Options Accounts

Options carry more risk than ordinary stock positions, so opening an options account has stricter documentation, disclosure, and approval steps. The Series 63 focus is on the sequence and timing of those steps, not on options strategies.


Opening an Options Account

Three things must happen around the time an options account is opened:

  • Deliver the ODD: the customer must receive the Options Disclosure Document (ODD) at or before the time the account is approved for options trading. The ODD explains the characteristics and risks of standardized options.
  • Principal approval: a qualified principal (a Registered Options Principal, or ROP) must approve the account before the customer's first options trade.
  • Signed agreement: the customer must sign and return the options account agreement (the "options agreement") within 15 days after the account is approved.

The 15-Day Rule

The signed options agreement is the timing detail the exam likes to test:

  • The customer has 15 days from account approval to return the signed agreement.
  • If the signed agreement is not returned within 15 days, the account may only be used to close existing positions. No new opening transactions are allowed until the signed agreement is on file.

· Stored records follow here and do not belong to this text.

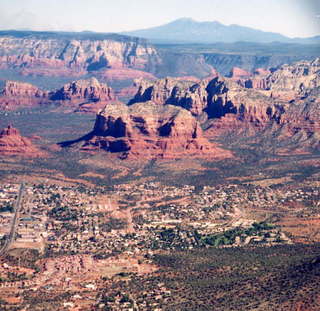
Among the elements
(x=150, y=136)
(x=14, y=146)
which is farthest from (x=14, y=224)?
(x=150, y=136)

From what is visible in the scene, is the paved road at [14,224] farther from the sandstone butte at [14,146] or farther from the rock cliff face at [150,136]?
the rock cliff face at [150,136]

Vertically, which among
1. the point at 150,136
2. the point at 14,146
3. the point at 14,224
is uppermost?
the point at 150,136

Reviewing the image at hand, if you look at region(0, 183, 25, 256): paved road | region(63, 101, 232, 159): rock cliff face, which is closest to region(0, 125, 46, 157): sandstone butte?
region(63, 101, 232, 159): rock cliff face

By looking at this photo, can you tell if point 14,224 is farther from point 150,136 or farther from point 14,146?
point 150,136

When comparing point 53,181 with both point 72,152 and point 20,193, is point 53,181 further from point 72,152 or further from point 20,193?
point 72,152

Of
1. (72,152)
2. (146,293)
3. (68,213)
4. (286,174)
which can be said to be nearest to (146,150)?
(72,152)
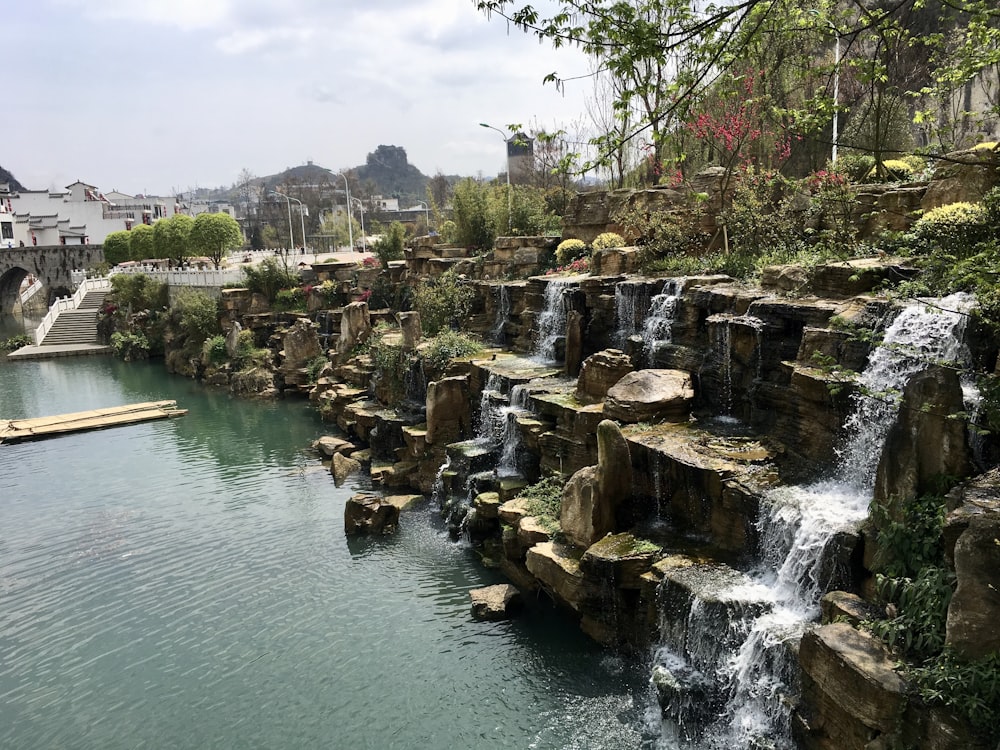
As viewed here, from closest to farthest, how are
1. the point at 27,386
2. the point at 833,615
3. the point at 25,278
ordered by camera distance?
1. the point at 833,615
2. the point at 27,386
3. the point at 25,278

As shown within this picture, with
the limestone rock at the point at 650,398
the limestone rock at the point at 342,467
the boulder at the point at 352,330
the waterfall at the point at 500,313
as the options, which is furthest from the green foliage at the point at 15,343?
the limestone rock at the point at 650,398

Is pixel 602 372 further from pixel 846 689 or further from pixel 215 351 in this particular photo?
pixel 215 351

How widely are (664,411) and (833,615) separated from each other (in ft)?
18.0

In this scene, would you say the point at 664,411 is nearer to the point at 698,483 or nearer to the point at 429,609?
the point at 698,483

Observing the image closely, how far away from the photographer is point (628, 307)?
16.9 metres

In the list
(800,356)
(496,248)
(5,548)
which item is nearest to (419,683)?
(800,356)

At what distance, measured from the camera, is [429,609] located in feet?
38.9

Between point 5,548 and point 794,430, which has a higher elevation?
point 794,430

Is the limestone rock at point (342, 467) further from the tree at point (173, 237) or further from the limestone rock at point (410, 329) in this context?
the tree at point (173, 237)

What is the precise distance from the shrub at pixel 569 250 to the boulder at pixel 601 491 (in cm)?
1358

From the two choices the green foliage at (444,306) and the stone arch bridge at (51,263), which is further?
the stone arch bridge at (51,263)

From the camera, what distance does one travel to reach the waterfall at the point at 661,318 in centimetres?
1522

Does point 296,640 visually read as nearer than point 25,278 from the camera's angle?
Yes

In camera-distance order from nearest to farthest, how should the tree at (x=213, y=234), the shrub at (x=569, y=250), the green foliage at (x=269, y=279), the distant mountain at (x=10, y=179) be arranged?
the shrub at (x=569, y=250) → the green foliage at (x=269, y=279) → the tree at (x=213, y=234) → the distant mountain at (x=10, y=179)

This is different from a cash account (no signature needed) and a margin account (signature needed before trading). For options, trading can begin once the ODD is delivered and the ROP approves, but the signed agreement still has to come back within 15 days.

Exam Tip: Gotchas

  • ODD timing: delivered at or before account approval, not afterward.
  • 15-day window: if the signed options agreement is late, the customer is limited to closing transactions only.
  • Account approval comes from a Registered Options Principal, not just any principal.